Ich habe einen Energietyp eingeführt, der das erklärt: Soul Attention Energy oder SAE, die durch die Aufmerksamkeit Sterblicher auf jemanden oder etwas erzeugt wird. Die meisten Dinge und Wesen interagieren nicht mit dieser Energie. Diejenigen, die es tun, sind Götter, Engel, Teufel, Geister und deren Nachkommen bis etwa zur siebten Generation.

Da sich Menschen oft von der Religion abgewandt haben, ist SAE deutlich weniger verfügbar als noch vor tausend Jahren.
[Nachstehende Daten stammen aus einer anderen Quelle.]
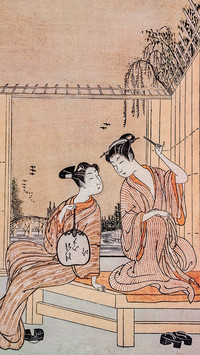 真假铃木春信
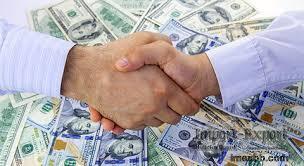  DO YOU NEED AN URGENT MONEY URGENT MONEY IS AVAILABLE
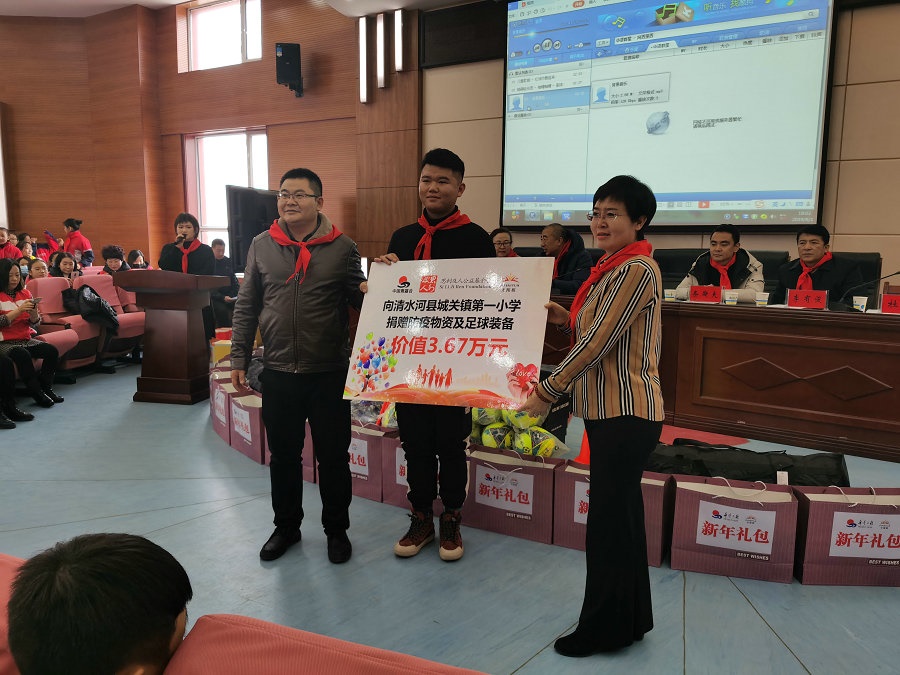 1607605063351127.jpg 捐贈儀式.jpg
Hinzu kommt, dass in diesem Setting die Verbreitung von Religion effektiv ein Propaganda- oder buchstäblicher Krieg zwischen Göttlichen ist, und so haben wir viele Fraktionen und Entitäten, die sich von Wunden aus diesen Konflikten erholen, und zwar durch das, was effektiv ein winziges Rinnsal an SAE ist.

Ein Rinnsal an SAE macht es nahezu unmöglich, merkliche Mengen auszugeben, um zu bestätigen, dass ein bestimmter Gott noch da ist.

Wie verändert das die Erfahrung der meisten Menschen im Setting?

Die meisten Menschen werden effektiv spurenlos sein, das heißt, sie haben keine direkte Interaktion mit der Infrastruktur, außer dass sie ihr Energie liefern. Sie würden nicht bemerken, ob ein Tempel in Bezug auf SAE-Einkommen besser oder schlechter dasteht. Sie könnten höchstens bemerken, dass die Atmosphäre in besagtem Tempel leicht anders ist.

Und genau das ist das Schöne an diesem Setting. Es ist nicht voller Götter überall oder auch nur Nachkommen, es ist dezent übernatürlich und dieses Dezente ist fast unsichtbar für Menschen, die nicht Teil des Übernatürlichen oder anderweitig sehr empfindlich dafür sind.